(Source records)
================

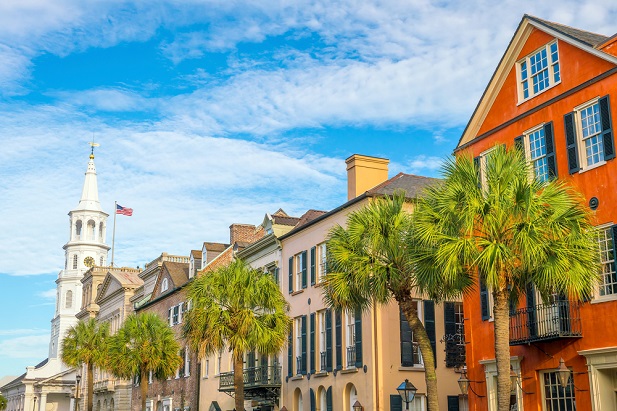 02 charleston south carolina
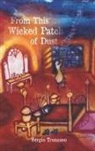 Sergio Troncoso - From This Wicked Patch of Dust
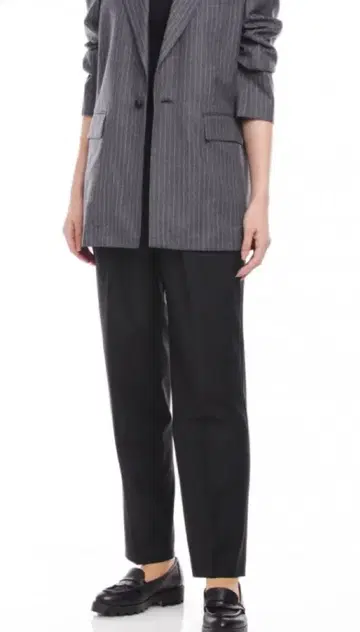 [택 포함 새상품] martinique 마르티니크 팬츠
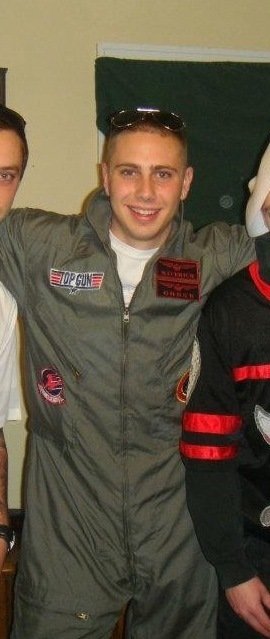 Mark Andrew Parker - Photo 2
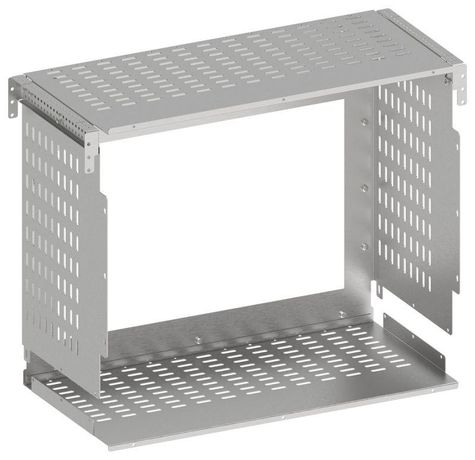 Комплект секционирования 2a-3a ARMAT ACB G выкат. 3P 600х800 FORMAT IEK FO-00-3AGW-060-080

================

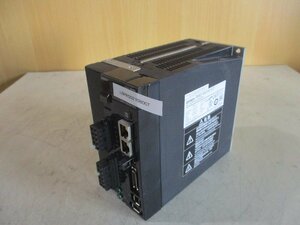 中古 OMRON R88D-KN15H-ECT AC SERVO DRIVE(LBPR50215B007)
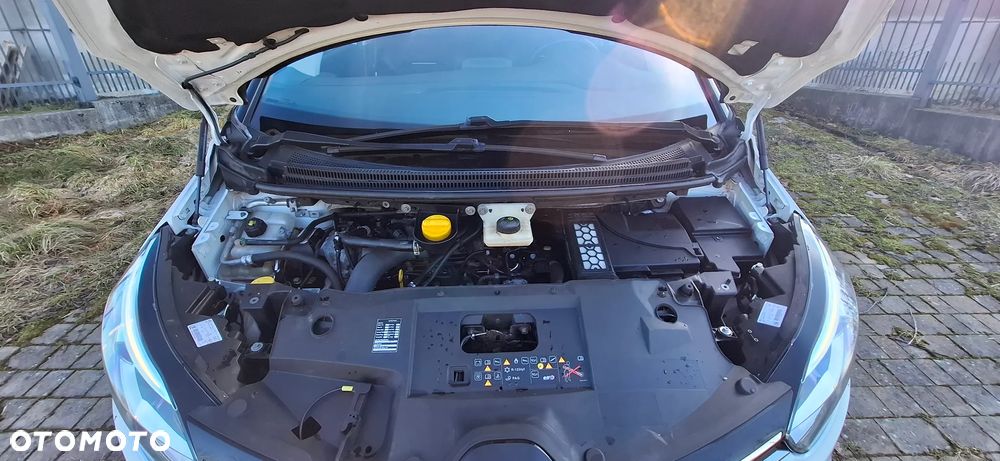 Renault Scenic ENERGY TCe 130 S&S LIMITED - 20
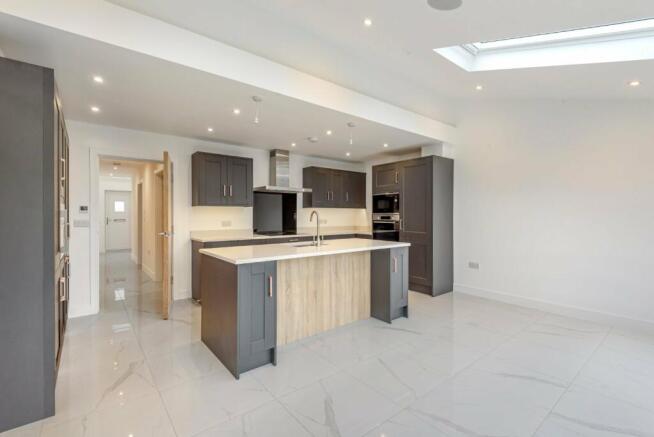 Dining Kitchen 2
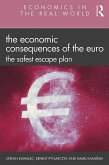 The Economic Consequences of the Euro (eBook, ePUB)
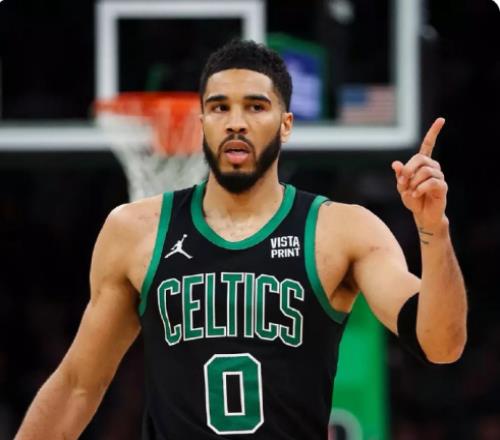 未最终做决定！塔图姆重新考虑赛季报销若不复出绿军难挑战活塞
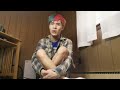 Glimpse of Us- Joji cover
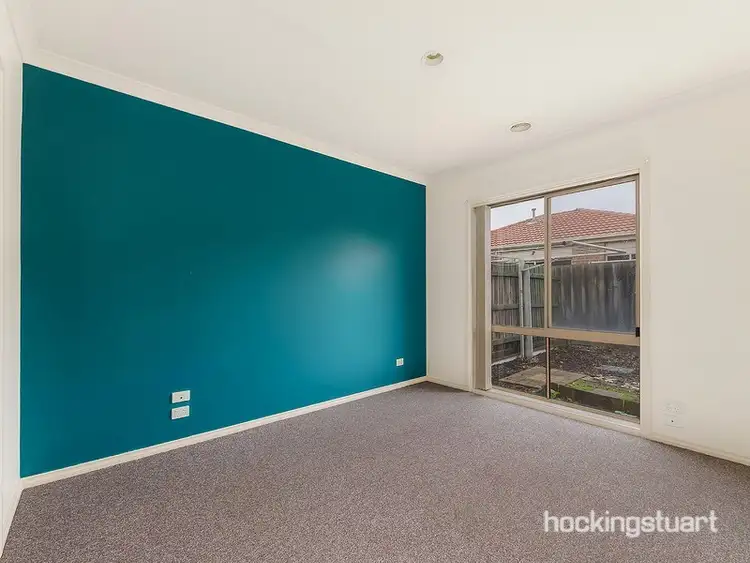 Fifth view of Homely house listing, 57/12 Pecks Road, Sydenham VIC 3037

================

The lines to reproduce run from the one above containing "Renault Scenic ENERGY" through the one containing "Fifth view of". Copy them exactly and leave out all pictures.

 Renault Scenic ENERGY TCe 130 S&S LIMITED - 20
 Dining Kitchen 2
 The Economic Consequences of the Euro (eBook, ePUB)
 未最终做决定！塔图姆重新考虑赛季报销若不复出绿军难挑战活塞
 Glimpse of Us- Joji cover
 Fifth view of Homely house listing, 57/12 Pecks Road, Sydenham VIC 3037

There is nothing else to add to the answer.